“The Patriarchy” Is Not to Blame for Your Juice Cleanse

What Women Really Think
Sept. 13 2013 12:12 PM

“The Patriarchy” Is Not to Blame for Your Juice Cleanse


Photo by wavebreakmedia/Shutterstock

This week I wrote a story titled “The Patriarchy is Dead.” (No, I didn’t write the headline. Yes, it simplifies the argument, but so do most headlines.) The angry responses boil down to a) you’re a rich white lady, so your life is easy, and b) women still have lots of problems. To both of those I say, yes, they are true, but they don’t really answer my argument, which is: Does it do us any good to keep blaming the patriarchy?

I am a rich white lady. So are the people responding to me. Rich white ladies are generally the ones who bother with feminist showdowns. We rich white ladies get very worked up about our own can-we-have-it-all concerns: how hard it is to make it to the top, how much harder it is to do that and raise a family. These are real problems that affect real power dynamics. But they are only urgent to a small percentage of people. And for the most part, they tend to blind us to the vast changes happening in the rest of the country. And the vast changes happening in the rest of the U.S. are what I was talking about in my piece.

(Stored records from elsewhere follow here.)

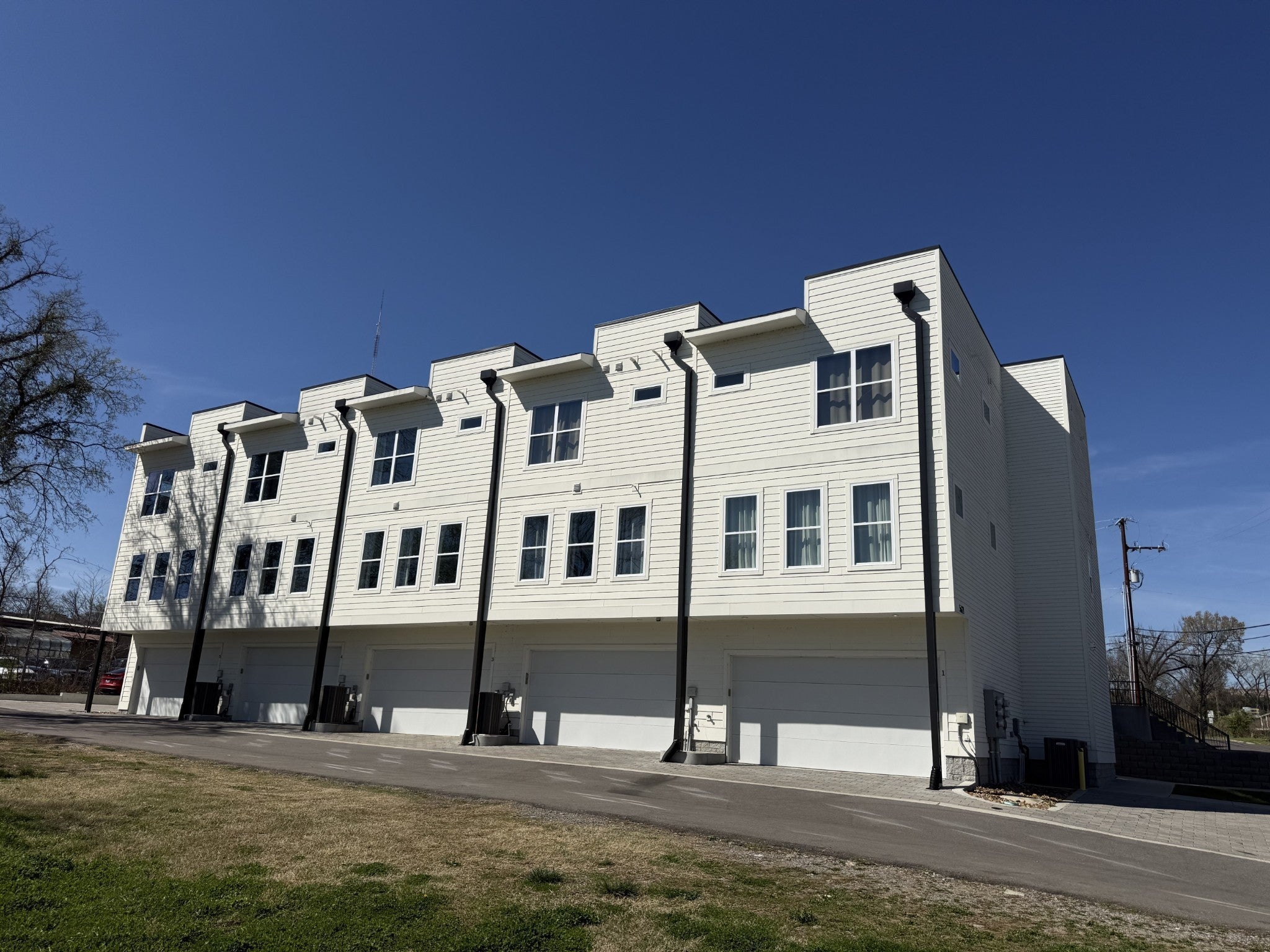 Photo of Listing #3159563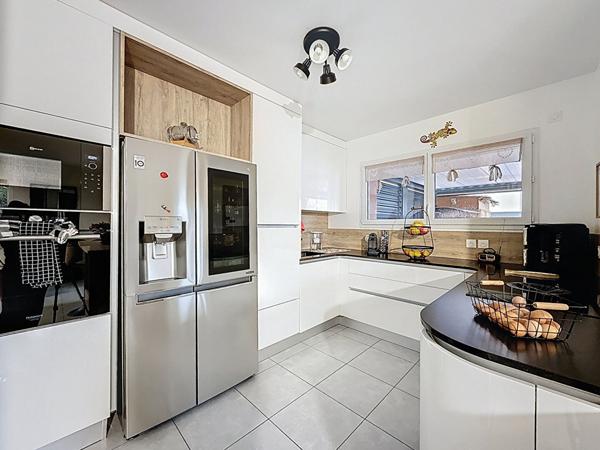 Maison , 3 chambres, terrain et garage proche Meximieux,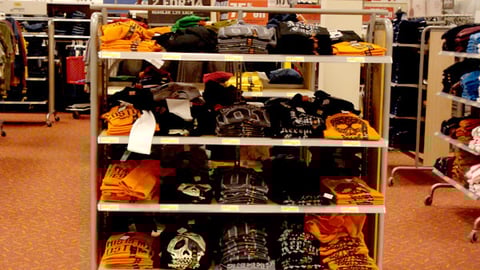 Target 'Scream for Savings' Apparel Rack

How dare I, a rich white lady, speak about the “rest of the country”? We all report and write about people who are not living the same life as we are. It’s hard these days to be a working-class or poor white woman. It’s hard to be a poor man. It’s hard to be poor and getting harder, given the vast and growing income inequality. Who has it worse is a toss-up. Women are often underpaid, and poor white women are dying at younger ages. Men, on the other hand, are being pushed out of the economy altogether and losing their identity as fathers. All of those things are real problems, but, again, I’m not sure how blaming the patriarchy will help. The working-class patriarch is a hobbled breed these days.

Yes, women still have problems. Zillions of them. Some of them are ancient, and some are a new result of having so many opportunities. Women are unhappier now, for example, than they were in the '70s. The number of female CEOs isn’t budging. But with most of these problems, if we blame the Male Industrial Complex, we will entirely miss the point. This is what I wrote about the wage gap recently. If we just insist that this is just the fault of sexist bosses, we are blinding ourselves to the actual problems, which are complicated and cultural and include women’s conflicted feelings about their own desires.

In the real world it’s hard to find a young woman who spends her time scanning for sexist insults. But on the Web it’s a steady job. And you can, if you look hard enough, find some sexist bastard at a tech company or a hedge fund or a frat who says insulting things every day. But this doesn’t mean that the patriarchy is thriving. The satire response to my piece from the Cut, “The 39 Things We’ll Miss About the Patriarchy,” includes a handful of genuine, timeless horrors such as rape and honor killings but also dozens of minor ones such as juice cleansing and vibrators shaped like cupcakes. See what I mean? Look hard enough, and you’ll never run out of examples.